300, of course, makes plenty of allowance for popular tastes, changing and expanding the story to meet the protocols of the comic book genre. The film was not shot on location outdoors, but in a studio using the so-called “digital backlot” technique of sometimes placing the actors against blue screens. The resulting realism is not that of the sun-soaked cliffs above the blue Aegean — Thermopylae remains spectacularly beautiful today — but of the eerie etchings of the comic book.
The Spartans fight bare-chested without armor, in the “heroic nude” manner that ancient Greek vase-painters portrayed Greek hoplites, their muscles bulging as if they were contemporary comic book action heroes. Again, following the Miller comic, artistic license is made with the original story — the traitor Ephialtes is as deformed in body as he is in character; King Xerxes is not bearded and perched on a distant throne, but bald, huge, perhaps sexually ambiguous, and often right on the battlefield. The Persians bring with them exotic beasts like a rhinoceros and elephant, and the leader of the Immortals fights Leonidas in a duel (which the Greeks knew as monomachia). Shields are metal rather than wood with bronze veneers, and swords sometimes look futuristic rather than ancient.
Again, purists must remember that 300 seeks to bring a comic book, not Herodotus, to the screen.
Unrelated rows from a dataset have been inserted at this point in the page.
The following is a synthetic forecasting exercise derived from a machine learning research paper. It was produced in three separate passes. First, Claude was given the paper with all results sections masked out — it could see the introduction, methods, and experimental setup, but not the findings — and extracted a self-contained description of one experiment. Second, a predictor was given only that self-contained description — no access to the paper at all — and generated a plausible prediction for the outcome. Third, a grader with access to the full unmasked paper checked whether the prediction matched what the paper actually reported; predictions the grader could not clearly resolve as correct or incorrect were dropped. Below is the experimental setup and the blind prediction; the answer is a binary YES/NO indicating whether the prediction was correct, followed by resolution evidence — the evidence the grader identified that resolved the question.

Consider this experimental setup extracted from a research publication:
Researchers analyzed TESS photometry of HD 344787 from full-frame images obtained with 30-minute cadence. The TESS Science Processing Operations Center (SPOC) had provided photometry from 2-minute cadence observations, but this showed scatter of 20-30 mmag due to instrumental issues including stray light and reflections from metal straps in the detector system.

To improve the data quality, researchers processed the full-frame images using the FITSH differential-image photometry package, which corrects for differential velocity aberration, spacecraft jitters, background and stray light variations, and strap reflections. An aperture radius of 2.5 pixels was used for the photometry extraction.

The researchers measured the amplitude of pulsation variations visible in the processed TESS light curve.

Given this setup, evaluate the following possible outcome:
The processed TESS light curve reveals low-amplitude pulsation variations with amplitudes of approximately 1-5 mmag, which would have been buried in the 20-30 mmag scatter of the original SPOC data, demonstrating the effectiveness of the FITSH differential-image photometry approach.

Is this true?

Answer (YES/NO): NO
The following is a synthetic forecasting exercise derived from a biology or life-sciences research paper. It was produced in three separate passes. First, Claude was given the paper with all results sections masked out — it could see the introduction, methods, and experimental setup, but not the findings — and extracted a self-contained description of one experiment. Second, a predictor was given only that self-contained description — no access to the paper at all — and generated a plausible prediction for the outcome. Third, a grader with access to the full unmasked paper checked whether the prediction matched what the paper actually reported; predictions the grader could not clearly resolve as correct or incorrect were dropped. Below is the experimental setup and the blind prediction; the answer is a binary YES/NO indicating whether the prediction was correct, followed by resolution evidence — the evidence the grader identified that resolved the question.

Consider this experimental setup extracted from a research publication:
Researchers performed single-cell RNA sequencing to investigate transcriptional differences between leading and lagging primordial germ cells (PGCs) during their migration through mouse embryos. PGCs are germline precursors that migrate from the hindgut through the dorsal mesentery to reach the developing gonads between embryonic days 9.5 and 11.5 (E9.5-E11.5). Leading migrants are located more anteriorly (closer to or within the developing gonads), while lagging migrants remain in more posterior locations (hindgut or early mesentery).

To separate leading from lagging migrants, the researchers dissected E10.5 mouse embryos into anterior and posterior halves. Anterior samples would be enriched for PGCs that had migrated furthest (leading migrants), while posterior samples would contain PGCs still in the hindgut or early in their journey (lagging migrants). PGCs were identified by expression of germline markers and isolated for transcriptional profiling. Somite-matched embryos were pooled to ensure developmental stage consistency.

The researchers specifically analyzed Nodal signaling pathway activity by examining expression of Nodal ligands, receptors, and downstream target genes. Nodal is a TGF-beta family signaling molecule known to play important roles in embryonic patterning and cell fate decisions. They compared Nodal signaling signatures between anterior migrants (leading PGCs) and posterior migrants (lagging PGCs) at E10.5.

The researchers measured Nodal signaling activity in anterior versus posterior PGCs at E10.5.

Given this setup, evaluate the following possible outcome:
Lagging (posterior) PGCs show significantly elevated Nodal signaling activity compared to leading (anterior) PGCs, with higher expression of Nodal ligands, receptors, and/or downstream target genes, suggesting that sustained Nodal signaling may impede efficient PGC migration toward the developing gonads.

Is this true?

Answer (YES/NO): NO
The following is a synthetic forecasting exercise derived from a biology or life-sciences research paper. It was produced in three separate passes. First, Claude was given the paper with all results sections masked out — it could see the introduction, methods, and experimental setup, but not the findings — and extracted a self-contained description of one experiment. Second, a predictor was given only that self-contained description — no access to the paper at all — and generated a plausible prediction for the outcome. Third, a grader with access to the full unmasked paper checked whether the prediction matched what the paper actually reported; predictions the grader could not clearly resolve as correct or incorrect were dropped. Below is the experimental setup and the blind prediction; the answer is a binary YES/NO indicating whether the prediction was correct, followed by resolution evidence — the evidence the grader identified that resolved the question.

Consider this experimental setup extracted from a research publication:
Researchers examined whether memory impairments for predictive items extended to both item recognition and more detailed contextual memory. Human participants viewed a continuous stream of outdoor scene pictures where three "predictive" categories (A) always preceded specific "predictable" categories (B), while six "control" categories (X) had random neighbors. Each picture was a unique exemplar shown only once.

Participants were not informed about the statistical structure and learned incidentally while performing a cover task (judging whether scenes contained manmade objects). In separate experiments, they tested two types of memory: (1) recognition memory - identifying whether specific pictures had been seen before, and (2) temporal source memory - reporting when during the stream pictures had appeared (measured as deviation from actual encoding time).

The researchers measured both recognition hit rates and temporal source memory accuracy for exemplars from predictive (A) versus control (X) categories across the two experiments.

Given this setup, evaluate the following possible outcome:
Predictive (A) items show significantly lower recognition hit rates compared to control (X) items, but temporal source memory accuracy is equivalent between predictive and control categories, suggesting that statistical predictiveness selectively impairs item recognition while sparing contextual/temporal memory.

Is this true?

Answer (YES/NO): NO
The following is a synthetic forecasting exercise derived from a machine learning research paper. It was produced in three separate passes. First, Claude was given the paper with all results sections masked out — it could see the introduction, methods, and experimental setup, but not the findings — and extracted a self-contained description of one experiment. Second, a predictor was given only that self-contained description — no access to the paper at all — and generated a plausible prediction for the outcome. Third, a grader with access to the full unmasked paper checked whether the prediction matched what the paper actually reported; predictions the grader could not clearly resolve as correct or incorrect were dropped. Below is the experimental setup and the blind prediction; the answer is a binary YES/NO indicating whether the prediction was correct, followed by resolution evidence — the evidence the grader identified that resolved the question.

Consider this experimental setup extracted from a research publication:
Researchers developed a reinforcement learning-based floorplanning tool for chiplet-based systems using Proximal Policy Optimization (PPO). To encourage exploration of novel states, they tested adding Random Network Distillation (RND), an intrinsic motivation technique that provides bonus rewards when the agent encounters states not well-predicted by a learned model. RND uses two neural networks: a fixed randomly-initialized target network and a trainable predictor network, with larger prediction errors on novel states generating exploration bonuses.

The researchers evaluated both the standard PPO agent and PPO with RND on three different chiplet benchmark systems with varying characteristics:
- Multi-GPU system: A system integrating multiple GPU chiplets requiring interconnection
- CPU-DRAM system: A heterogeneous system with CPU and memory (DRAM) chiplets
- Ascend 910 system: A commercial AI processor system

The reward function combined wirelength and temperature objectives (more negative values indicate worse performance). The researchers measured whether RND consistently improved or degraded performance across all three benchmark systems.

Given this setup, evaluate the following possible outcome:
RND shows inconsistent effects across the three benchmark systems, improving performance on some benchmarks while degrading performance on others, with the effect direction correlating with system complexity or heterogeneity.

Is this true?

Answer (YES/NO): NO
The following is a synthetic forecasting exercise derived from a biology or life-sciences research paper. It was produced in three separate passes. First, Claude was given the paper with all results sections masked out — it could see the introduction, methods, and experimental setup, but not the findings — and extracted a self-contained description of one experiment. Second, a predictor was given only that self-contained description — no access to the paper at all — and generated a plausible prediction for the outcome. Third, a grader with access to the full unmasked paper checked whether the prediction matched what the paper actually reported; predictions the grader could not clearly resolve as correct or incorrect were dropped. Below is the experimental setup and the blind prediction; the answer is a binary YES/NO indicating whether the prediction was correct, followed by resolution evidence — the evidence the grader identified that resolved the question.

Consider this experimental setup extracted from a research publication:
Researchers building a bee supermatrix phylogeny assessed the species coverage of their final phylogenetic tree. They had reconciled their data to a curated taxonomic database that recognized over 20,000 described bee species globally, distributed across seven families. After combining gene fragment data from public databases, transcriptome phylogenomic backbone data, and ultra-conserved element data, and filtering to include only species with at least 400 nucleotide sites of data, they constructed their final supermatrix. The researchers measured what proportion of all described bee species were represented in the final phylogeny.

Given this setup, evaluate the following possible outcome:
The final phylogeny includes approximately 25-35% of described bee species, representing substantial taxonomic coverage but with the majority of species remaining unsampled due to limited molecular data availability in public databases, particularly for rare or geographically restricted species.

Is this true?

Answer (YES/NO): NO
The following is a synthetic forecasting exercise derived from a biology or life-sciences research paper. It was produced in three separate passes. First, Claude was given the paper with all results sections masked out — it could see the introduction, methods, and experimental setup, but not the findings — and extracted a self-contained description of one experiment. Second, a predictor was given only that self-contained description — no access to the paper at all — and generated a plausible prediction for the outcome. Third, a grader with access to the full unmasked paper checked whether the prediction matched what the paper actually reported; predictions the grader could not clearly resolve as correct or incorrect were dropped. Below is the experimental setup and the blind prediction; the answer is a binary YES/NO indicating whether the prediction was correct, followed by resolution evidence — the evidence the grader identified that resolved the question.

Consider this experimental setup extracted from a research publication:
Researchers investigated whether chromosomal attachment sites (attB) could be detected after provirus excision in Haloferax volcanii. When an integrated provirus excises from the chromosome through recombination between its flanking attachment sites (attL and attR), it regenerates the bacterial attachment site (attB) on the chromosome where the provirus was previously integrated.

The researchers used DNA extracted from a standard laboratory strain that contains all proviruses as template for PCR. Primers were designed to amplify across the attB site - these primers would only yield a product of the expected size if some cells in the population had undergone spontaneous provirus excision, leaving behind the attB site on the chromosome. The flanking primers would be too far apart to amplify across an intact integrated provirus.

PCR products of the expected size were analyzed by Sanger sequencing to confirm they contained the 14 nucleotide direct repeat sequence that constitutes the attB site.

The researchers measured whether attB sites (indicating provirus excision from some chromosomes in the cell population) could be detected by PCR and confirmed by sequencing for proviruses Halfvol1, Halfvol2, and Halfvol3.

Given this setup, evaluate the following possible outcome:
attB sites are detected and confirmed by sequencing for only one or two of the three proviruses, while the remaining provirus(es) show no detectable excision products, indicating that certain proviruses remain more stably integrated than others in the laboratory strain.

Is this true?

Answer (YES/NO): NO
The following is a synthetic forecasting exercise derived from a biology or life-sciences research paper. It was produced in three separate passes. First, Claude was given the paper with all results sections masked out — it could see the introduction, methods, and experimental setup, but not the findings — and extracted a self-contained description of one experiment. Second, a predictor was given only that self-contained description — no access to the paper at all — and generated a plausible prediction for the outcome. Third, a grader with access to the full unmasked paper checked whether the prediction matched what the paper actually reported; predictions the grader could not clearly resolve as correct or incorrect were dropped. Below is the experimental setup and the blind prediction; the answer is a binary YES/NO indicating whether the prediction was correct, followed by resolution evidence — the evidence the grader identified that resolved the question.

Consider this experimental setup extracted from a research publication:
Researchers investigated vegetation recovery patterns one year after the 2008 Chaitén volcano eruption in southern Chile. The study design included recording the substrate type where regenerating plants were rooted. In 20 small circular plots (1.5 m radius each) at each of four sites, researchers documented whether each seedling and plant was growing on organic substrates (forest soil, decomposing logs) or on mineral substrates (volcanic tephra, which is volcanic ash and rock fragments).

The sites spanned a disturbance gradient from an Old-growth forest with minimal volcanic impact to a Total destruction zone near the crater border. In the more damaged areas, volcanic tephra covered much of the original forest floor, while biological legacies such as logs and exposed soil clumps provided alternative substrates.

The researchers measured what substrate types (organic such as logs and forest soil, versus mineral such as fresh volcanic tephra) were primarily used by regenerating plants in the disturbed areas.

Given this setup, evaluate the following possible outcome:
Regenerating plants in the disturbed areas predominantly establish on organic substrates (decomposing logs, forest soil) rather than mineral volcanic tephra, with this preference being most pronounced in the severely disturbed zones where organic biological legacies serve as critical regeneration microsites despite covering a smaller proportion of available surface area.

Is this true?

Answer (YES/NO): YES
Yet, despite the need to adhere to the conventions of Frank Miller’s graphics and plot — every bit as formalized as the protocols of classical Athenian drama or Japanese Kabuki theater — the main story from our ancient Greek historians is still there: Leonidas, against domestic opposition, insists on sending an immediate advance party northward on a suicide mission to rouse the Greeks and allow them time to unite a defense. Once at Thermopylae, he adopts the defenses to the narrow pass between high cliffs and the sea far below. The Greeks fight both en masse in the phalanx and at times range beyond as solo warriors. They are finally betrayed by Ephialtes, forcing Leonidas to dismiss his allies — and leaving his own 300 to the fate of dying under a sea of arrows.
But most importantly, 300 preserves the spirit of the Thermopylae story. The Spartans, quoting lines known from Herodotus and themes from the lyric poets, profess unswerving loyalty to a free Greece. They will never kow-tow to the Persians, preferring to die on their feet than live on their knees.
If critics think that 300 reduces and simplifies the meaning of Thermopylae into freedom versus tyranny, they should reread carefully ancient accounts and then blame Herodotus, Plutarch, and Diodorus — who long ago boasted that Greek freedom was on trial against Persian autocracy, free men in superior fashion dying for their liberty, their enslaved enemies being whipped to enslave others.